Segundo Lívio, Bruto tinha muitas reservas em relação ao seu tio rei, entre elas o fato de Tarquínio ter condenado à morte vários dos mais proeminentes romanos, incluindo seu irmão. Ele próprio evitou a desconfiança da família de Tarquínio fingindo ser lento no pensamento (a palavra latina "brutus" significa "bronco"). Ele acompanhou os filhos de Tarquínio numa visita ao Oráculo de Delfos. Eles perguntaram ao oráculo quem seria o próximo rei de Roma e receberam a resposta que seria a próxima pessoa a beijar "sua mãe". Bruto interpretou "mãe" como sendo a "Terra" e fingiu tropeçar para poder beijar o chão. Bruto, juntamente com Espúrio Lucrécio Tricipitino, Públio Valério Publícola e Lúcio Tarquínio Colatino, foi convocado por Lucrécia a Collatia depois de ter sido estuprada por Sexto Tarquínio, o filho do rei. Lucrécia, acreditando que o crime desonrava a ela própria e a sua família, se matou esfaqueando a si própria com uma adaga depois de relatar o ocorrido ao grupo. Segundo a lenda, Bruto, ao tirar a adaga do peito de Lucrécia depois de sua morte, imediatamente clamou pela queda dos Tarquínios.
Segundo Lívio, o primeiro ato depois da expulsão de Soberbo foi juntar o povo para que fosse realizado um juramento coletivo no qual os cidadãos romanos jamais permitiriam que uma pessoa reinasse sobre Roma novamente. Este juramento foi, fundamentalmente, uma nova versão do "juramento privado" realizado pelos conspiradores. Não existe consenso acadêmico sobre a veracidade histórica deste juramento; ele é relatado, de forma diferente, por Plutarco ("Poplicola", 2) e Apiano (Guerras Civis 2.119). Porém, é inegável que o espírito presente no juramento inspirou os romanos em diversas ocasiões, incluindo Marco Júnio Bruto, seu descendente e um dos assassinos de César.
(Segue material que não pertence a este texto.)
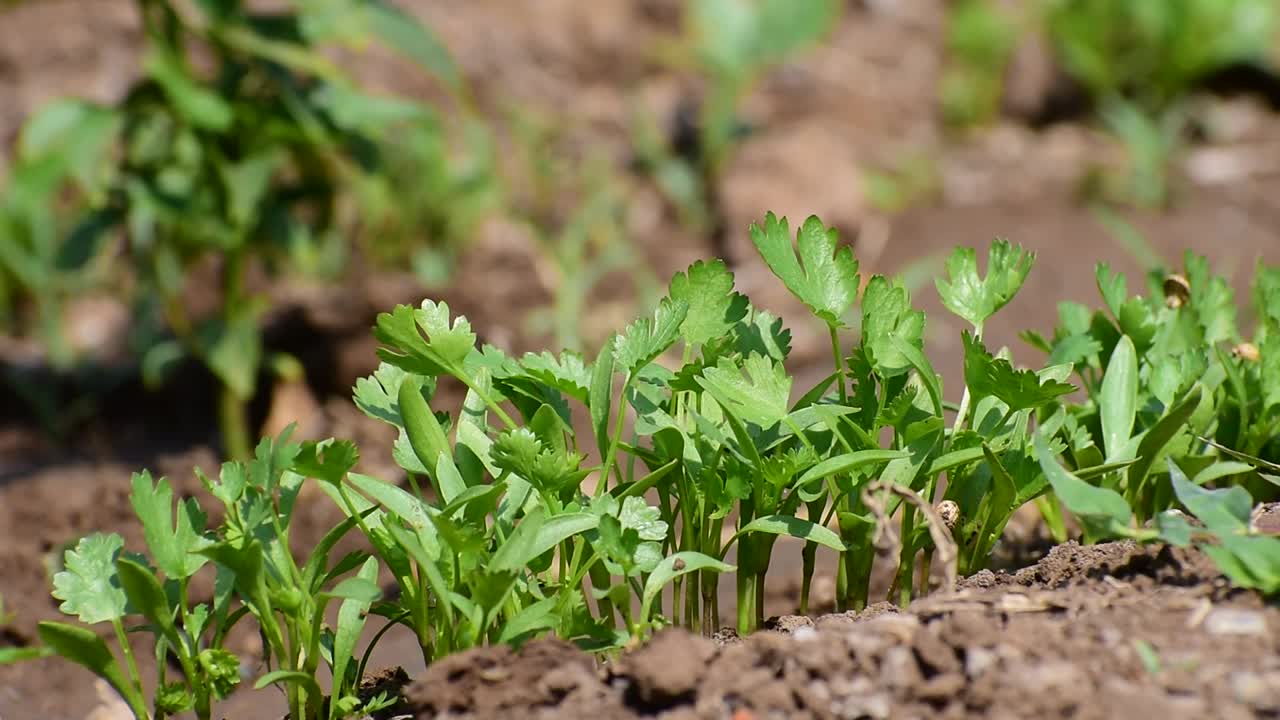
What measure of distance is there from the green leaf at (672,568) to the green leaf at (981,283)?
1.59ft

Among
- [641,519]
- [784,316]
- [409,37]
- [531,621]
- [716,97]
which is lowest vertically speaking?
[531,621]

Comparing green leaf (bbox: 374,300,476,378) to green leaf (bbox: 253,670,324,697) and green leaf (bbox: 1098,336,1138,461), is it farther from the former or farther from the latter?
green leaf (bbox: 1098,336,1138,461)

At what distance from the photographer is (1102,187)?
14.8 ft

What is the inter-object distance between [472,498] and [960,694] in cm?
61

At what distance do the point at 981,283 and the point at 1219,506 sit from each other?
45 centimetres

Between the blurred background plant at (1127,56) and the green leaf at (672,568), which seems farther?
the blurred background plant at (1127,56)

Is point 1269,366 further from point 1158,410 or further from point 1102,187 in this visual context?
point 1102,187

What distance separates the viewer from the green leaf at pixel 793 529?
5.64 ft

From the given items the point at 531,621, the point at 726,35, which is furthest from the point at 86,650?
the point at 726,35

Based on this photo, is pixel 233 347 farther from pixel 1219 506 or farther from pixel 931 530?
pixel 1219 506

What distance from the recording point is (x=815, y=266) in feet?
5.89

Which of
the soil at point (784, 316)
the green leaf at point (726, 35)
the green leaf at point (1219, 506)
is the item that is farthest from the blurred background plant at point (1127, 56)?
the green leaf at point (1219, 506)

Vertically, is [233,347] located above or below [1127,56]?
below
Bruto e o enlutado marido de Lucrécia, Lúcio Tarquínio Colatino, foram eleitos como os primeiros cônsules de Roma no mesmo ano, 509 a.C.. Bruto, porém, insistiu que Colatino renunciasse sob o pretexto de que ele era um Tarquínio e Roma não seria livre até a expulsão todos os Tarquínios. Colatino viu-se pressionado e renunciou, exilando-se na povoação latina de Lanúvio. Depois o senado decretou que todos os Tarquínios deviam exilar-se, e o povo escolheu Públio Valério Publícola amigo de Bruto, como novo cônsul. Aparentemente, ninguém reparou no fato de Bruto ser um parente mais próximo dos reis que o exilado Colatino (embora Bruto não portasse o nome Tarquínio). Depois do juramento, Bruto repôs o número de senadores para 300 escolhendo entre os mais proeminentes homens da ordem equestre. Os novos cônsules também criaram o novo cargo de rei das coisas agradas para realizar as tarefas religiosas que eram realizadas antes pelos reis.
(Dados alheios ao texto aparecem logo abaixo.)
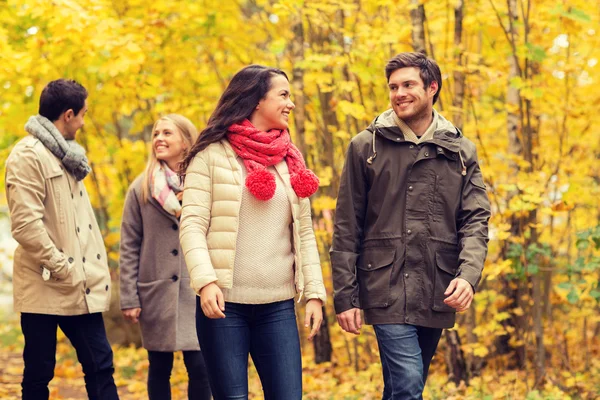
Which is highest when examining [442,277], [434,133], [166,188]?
[434,133]

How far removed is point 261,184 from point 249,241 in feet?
0.82

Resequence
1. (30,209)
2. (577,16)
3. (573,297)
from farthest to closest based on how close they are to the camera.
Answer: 1. (573,297)
2. (577,16)
3. (30,209)

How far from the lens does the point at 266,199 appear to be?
11.0 ft

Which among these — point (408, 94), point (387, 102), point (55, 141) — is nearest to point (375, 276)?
point (408, 94)

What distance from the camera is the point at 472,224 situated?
3.74 meters

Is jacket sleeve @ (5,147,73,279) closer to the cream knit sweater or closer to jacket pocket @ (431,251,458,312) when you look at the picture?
the cream knit sweater

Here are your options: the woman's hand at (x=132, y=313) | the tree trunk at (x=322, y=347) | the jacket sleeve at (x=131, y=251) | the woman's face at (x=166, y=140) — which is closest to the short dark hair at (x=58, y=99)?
the woman's face at (x=166, y=140)

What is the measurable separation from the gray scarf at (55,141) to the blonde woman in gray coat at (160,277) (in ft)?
1.81

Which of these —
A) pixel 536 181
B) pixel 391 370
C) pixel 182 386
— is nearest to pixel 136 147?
pixel 182 386

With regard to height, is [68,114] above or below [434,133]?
above

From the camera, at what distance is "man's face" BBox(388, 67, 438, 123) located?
12.4 feet

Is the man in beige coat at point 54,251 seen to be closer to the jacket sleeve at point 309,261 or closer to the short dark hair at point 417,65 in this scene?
the jacket sleeve at point 309,261

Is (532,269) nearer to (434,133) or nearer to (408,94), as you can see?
(434,133)

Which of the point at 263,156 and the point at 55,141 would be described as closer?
the point at 263,156
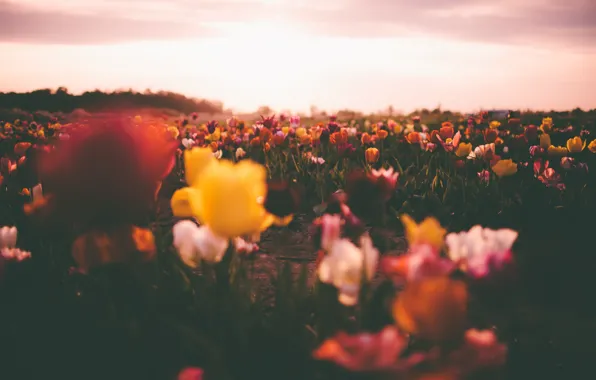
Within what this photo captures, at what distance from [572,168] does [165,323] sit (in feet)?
10.8

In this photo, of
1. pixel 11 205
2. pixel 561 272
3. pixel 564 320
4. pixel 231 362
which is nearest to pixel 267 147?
pixel 11 205

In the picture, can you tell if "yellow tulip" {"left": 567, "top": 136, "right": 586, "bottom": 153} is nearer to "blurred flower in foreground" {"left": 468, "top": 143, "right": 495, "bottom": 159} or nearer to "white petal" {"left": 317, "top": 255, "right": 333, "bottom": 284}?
"blurred flower in foreground" {"left": 468, "top": 143, "right": 495, "bottom": 159}

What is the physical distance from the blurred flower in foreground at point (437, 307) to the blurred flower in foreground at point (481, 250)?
0.48 feet

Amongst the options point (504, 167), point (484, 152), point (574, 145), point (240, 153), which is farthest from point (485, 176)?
point (240, 153)

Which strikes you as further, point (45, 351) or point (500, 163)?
point (500, 163)

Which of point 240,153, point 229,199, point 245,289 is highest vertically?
point 229,199

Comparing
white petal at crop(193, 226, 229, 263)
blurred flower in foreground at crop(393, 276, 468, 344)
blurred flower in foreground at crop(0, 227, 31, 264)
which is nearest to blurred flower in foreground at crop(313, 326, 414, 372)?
blurred flower in foreground at crop(393, 276, 468, 344)

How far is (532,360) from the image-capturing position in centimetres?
166

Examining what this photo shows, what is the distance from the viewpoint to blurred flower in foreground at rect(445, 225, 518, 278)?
3.53 ft

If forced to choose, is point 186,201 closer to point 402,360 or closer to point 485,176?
point 402,360

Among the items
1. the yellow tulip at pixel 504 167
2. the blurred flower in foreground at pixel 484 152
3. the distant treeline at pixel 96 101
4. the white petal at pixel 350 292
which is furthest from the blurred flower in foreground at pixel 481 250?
the distant treeline at pixel 96 101

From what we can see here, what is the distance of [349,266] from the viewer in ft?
4.42

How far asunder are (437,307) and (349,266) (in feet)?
1.37

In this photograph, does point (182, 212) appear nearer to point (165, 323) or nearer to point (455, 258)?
point (165, 323)
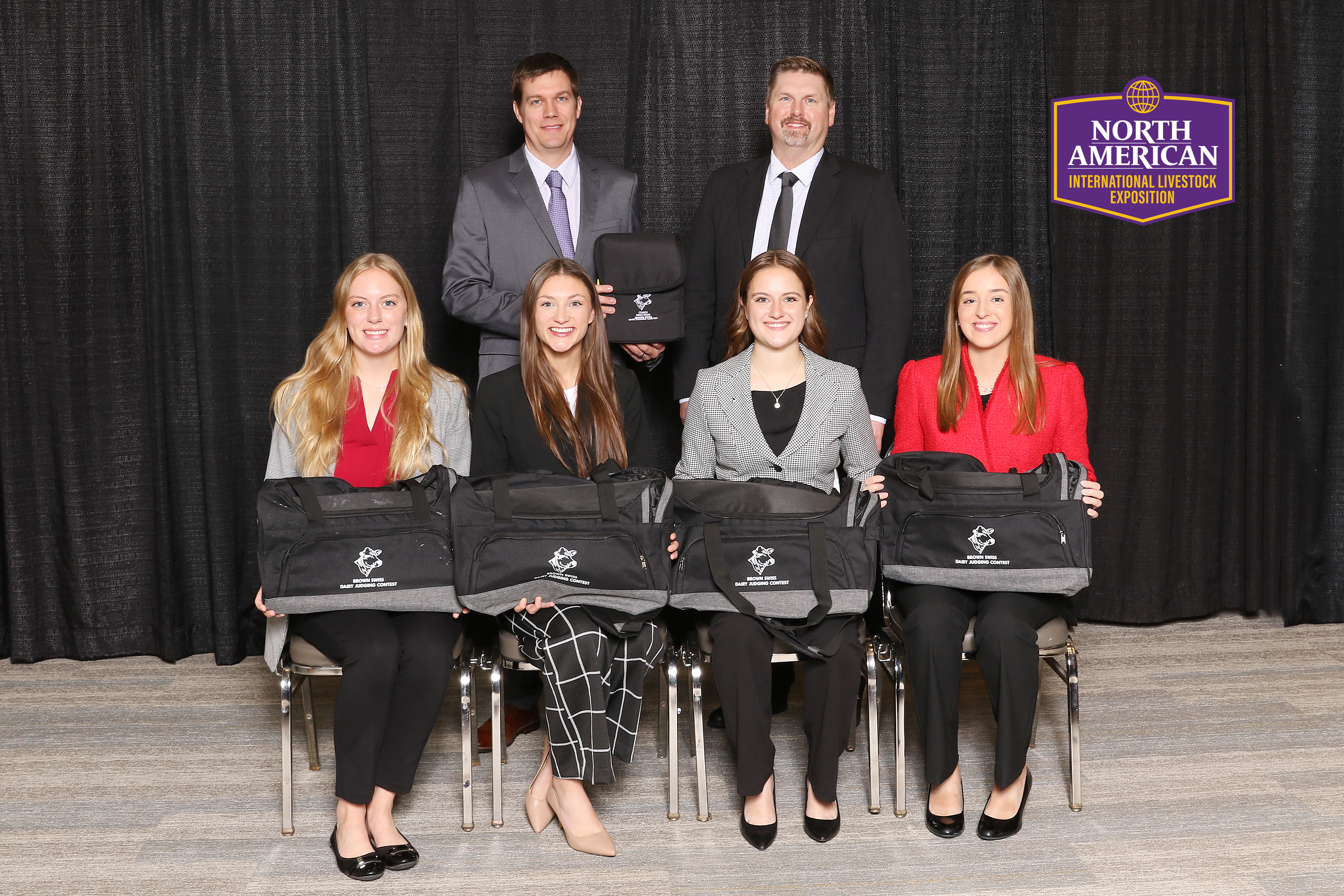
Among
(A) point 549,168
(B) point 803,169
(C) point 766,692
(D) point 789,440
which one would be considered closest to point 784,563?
(C) point 766,692

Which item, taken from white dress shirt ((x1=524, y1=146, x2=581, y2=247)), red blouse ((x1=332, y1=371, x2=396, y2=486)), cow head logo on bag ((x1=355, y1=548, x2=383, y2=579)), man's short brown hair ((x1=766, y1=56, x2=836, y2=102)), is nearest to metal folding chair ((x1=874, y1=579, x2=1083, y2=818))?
cow head logo on bag ((x1=355, y1=548, x2=383, y2=579))

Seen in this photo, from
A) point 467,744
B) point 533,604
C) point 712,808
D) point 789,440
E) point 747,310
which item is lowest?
point 712,808

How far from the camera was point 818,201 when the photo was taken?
10.7 ft

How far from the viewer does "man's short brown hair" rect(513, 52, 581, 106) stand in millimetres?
3221

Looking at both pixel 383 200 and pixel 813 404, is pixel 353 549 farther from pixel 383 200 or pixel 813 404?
pixel 383 200

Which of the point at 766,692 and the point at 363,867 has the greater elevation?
the point at 766,692

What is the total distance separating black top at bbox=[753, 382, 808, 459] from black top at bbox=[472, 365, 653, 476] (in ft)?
0.25

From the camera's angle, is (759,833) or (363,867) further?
(759,833)

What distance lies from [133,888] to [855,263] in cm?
249

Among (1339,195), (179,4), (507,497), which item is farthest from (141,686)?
(1339,195)

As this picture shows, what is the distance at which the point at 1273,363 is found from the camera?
13.2ft

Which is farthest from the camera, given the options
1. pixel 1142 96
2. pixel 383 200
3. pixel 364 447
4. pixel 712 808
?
pixel 1142 96

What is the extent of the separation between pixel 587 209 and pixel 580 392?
2.43 feet

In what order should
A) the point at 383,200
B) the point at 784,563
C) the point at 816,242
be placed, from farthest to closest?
1. the point at 383,200
2. the point at 816,242
3. the point at 784,563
Lúcio Júnio Bruto é citado na peça "Júlio César", de Shakespeare ("Cássio a Marco Bruto, ato 1, cena 2). Uma das principais acusações da facção senatorial que conspirou contra Júlio César depois que ele forçou o Senado Romano a declará-lo ditador perpétuo foi de que ele estaria tentando se fazer rei e um co-conspirador, Cássio, instigou Marco Júnio Bruto, um pretenso descendente de Lúcio Júnio Bruto, a se juntar à conspiração fazendo referência ao seu ancestral: Além disto, Lúcio aparece ainda em outra peça de Shakespeare, como personagem principal em "The Rape of Lucrece", e na tragédia da época da Restauração (1680) "Lucius Junius Brutus; Father of his Country", de Nathaniel Lee. Bruto foi também um herói do republicanismo na época do Iluminismo e do neoclassicismo. Em 1789, às vésperas da Revolução Francesa, o pintor Jacques-Louis David exibiu uma obra de forte carga política, "Os Lictores Levando a Bruto os Corpos de seus Filhos", causando grande controvérsia.